La gente, come era da aspettarsi, ha reagito con la (nuovamente inevitabile) violenza, per difendere, non privilegi o interessi, ma il proprio diritto ad essere libera di vivere come le pare, non secondo i lontani precetti del Profeta (sono battaglie che in Occidente sono state combattute e vinte da almeno tre secoli). Sono dovute intervenire le Forze Armate, con la mano dura che è loro propria.

Per quanto sia lontano dalla pratica e dal costume occidentale, dobbiamo purtroppo riconoscere che, in quei Paesi (è vero anche nella evoluta Turchia che aspira ad essere europea) le Forze Armate sono il pilastro della laicità e le interpreti di un certo tipo di progresso nazionale.

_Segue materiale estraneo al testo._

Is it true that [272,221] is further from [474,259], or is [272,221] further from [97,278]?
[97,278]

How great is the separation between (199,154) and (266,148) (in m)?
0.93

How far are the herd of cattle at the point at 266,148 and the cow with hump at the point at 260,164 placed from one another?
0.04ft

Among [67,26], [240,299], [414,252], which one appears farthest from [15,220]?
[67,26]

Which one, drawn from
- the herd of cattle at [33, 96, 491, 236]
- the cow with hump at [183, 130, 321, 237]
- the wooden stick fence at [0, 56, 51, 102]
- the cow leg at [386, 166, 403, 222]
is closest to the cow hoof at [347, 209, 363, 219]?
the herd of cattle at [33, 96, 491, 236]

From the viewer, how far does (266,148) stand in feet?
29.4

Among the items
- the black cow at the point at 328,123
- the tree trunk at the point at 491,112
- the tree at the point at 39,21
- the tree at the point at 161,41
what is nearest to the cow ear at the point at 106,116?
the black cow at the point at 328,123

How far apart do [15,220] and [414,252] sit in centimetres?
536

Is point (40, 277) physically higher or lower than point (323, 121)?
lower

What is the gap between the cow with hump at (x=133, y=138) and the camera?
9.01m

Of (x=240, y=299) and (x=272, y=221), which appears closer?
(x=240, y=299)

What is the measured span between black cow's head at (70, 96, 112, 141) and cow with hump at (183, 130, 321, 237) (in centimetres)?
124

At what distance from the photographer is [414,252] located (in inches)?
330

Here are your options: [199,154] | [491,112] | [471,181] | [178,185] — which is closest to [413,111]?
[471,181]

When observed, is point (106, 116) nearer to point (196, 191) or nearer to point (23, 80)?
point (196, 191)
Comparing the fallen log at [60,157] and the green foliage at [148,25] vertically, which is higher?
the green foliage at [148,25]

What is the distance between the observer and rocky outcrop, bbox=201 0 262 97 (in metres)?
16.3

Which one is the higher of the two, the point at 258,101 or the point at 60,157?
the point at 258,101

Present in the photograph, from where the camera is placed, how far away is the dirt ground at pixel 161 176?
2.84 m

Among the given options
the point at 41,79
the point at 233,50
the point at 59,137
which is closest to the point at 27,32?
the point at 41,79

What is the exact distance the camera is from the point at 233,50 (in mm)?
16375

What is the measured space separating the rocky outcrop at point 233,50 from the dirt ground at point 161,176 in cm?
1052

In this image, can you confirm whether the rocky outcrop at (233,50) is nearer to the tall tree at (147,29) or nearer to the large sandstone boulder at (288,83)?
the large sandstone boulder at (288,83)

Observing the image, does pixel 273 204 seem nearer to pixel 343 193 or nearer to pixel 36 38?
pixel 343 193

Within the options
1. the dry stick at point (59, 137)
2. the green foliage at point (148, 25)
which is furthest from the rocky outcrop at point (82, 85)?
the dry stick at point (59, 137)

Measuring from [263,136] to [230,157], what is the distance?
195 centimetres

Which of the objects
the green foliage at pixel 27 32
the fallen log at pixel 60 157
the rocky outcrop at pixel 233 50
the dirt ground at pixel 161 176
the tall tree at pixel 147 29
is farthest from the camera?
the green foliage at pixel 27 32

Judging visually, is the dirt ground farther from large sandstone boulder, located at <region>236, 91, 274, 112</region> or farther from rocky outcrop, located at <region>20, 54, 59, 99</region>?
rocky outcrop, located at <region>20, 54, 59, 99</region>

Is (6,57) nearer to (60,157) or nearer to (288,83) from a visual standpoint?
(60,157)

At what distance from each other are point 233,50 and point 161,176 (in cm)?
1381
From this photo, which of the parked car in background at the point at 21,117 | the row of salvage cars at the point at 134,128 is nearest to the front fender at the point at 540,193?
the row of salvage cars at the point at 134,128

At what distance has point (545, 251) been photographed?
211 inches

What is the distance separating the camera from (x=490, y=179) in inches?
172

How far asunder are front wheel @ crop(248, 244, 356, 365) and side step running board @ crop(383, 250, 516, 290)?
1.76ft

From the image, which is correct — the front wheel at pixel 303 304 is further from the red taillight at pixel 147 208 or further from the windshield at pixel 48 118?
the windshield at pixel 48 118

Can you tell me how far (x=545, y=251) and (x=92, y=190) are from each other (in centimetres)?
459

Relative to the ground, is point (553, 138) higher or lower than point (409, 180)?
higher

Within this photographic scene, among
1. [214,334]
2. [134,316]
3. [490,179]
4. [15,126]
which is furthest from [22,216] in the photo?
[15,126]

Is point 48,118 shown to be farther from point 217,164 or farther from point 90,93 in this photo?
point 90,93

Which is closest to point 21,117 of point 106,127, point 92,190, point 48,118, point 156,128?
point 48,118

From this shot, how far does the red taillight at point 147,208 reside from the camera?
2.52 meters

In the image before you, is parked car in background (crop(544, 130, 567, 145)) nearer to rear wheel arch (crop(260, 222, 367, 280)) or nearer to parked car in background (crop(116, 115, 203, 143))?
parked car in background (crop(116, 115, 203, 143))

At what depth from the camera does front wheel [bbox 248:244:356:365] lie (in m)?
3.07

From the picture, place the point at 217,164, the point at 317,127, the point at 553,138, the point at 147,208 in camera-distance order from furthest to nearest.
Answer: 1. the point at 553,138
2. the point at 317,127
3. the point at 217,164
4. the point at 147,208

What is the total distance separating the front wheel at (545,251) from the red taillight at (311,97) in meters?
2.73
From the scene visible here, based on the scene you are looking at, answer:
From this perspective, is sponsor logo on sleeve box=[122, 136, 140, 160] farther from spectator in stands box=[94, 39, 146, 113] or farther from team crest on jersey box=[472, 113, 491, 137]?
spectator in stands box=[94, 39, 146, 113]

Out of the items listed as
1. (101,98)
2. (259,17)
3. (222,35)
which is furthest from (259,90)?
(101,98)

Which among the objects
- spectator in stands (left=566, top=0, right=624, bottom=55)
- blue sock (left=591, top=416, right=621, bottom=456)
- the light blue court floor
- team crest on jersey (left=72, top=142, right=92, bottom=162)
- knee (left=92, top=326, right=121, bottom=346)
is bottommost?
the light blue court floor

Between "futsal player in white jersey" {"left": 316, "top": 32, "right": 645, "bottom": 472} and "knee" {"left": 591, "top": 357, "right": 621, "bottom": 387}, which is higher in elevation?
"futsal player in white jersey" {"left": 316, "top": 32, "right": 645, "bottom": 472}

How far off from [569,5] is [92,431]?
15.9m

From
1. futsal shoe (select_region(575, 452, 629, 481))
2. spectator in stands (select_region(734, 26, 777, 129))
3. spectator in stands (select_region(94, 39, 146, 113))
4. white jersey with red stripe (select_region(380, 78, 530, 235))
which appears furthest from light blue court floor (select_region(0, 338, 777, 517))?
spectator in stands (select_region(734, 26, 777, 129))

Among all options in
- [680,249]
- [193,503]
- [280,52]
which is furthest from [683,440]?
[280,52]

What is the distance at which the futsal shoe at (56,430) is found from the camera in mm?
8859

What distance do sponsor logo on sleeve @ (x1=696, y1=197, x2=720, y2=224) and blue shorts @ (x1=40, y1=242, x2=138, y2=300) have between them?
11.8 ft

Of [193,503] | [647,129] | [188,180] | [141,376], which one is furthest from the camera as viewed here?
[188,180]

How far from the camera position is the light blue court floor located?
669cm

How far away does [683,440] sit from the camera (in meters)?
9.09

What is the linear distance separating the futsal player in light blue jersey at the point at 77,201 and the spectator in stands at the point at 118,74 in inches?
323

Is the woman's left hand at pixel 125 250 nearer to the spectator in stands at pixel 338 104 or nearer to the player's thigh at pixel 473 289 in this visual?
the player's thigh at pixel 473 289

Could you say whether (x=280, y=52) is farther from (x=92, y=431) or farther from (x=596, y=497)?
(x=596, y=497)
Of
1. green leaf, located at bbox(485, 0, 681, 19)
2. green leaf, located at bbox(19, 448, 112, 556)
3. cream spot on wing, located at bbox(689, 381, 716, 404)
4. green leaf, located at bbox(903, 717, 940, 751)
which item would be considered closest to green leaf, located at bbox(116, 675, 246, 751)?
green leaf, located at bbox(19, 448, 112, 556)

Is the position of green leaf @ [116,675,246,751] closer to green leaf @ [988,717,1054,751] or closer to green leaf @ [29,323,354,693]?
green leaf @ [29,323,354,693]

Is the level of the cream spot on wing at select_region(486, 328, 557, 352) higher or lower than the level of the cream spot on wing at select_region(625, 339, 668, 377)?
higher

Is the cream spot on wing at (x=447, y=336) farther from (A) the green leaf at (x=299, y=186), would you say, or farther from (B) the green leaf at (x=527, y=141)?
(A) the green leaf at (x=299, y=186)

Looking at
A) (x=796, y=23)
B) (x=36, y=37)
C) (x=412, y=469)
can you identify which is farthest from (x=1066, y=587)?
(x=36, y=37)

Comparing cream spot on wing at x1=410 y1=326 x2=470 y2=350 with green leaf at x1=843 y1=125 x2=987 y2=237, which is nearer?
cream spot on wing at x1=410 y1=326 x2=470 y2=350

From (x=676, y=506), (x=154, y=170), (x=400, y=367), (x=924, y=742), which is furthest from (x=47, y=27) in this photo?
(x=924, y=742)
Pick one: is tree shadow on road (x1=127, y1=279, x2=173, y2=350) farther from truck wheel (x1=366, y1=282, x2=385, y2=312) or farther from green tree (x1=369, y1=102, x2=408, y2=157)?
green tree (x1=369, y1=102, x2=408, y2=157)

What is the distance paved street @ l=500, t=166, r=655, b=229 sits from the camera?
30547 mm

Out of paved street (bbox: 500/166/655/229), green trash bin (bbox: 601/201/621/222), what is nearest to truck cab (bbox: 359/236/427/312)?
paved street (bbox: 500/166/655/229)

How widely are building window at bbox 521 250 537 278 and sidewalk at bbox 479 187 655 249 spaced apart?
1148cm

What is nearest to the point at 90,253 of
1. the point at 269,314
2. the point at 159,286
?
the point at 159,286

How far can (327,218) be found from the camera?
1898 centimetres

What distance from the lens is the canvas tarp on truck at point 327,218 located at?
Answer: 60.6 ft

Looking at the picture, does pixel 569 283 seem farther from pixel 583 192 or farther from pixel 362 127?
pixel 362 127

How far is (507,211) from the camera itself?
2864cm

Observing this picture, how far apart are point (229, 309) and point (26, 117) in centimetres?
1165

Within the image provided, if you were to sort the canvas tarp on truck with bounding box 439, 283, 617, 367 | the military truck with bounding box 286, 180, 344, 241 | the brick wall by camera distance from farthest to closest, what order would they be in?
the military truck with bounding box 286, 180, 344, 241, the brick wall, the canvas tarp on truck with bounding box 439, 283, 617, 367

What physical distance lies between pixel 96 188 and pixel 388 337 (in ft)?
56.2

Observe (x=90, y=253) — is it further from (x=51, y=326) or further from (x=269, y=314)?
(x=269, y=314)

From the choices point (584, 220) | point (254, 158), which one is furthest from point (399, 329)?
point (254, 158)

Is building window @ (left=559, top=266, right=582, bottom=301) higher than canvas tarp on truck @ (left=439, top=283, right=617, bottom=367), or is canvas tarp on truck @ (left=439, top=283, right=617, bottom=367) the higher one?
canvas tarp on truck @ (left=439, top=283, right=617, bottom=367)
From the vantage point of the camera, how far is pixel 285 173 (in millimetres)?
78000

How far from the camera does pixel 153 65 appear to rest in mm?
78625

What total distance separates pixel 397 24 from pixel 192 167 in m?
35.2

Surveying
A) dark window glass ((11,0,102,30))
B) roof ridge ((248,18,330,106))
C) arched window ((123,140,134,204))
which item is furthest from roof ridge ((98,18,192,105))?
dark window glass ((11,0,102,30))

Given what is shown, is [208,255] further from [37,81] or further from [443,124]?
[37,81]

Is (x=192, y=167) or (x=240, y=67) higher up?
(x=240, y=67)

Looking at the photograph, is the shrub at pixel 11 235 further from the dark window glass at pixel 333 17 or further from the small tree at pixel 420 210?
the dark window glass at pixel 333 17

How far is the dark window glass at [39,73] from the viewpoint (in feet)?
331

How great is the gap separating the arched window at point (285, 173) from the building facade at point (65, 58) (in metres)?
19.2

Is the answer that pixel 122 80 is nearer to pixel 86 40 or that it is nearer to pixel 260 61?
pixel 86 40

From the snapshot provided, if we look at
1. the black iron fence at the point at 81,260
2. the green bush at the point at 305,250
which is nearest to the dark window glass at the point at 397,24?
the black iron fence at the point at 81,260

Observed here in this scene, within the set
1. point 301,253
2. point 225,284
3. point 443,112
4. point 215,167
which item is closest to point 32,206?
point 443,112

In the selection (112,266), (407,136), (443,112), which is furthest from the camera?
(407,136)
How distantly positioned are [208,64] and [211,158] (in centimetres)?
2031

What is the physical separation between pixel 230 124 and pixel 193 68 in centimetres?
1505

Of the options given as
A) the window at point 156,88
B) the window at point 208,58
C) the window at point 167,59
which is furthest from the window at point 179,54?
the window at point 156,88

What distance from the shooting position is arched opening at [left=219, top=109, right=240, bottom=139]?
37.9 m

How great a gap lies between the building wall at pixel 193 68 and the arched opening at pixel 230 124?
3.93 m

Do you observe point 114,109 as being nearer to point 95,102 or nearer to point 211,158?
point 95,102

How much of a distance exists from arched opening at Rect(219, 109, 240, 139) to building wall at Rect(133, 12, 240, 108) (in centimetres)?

Violenze e morti non si giustificano, va da sé, ma chiediamoci: conviene davvero all’Egitto e al mondo, noi compresi, che in quel centralissimo Paese vinca l’oscurantismo islamico e antioccidentale? Conviene che, dall’altra parte del “Mare nostrum” si stabilisca un regime ostile, una polveriera destinata prima o poi a scoppiarci in faccia?

Naturalmente, non si può neppure immaginare che l’Egitto possa vivere a lungo in stato d’assedio. I militari dovranno prima o poi tornare nelle loro caserme e il normale gioco democratico riprendere, almeno nei limiti in cui sia possibile parlare di democrazia all’occidentale in quelle terre ove la tradizione democratica è recente e fragile (ma esiste, almeno in nuce, ed è possibile coltivarla e svilupparla). Per questo occorre che i fondamentalisti rinuncino ad  imporre la loro legge a un popolo che non la vuole e accettino le regole base della convivenza civile, prima fra tutte quella della libertà religiosa e intellettuale. Altrimenti, in Egitto assisteremo a una tragedia senza limiti né fine.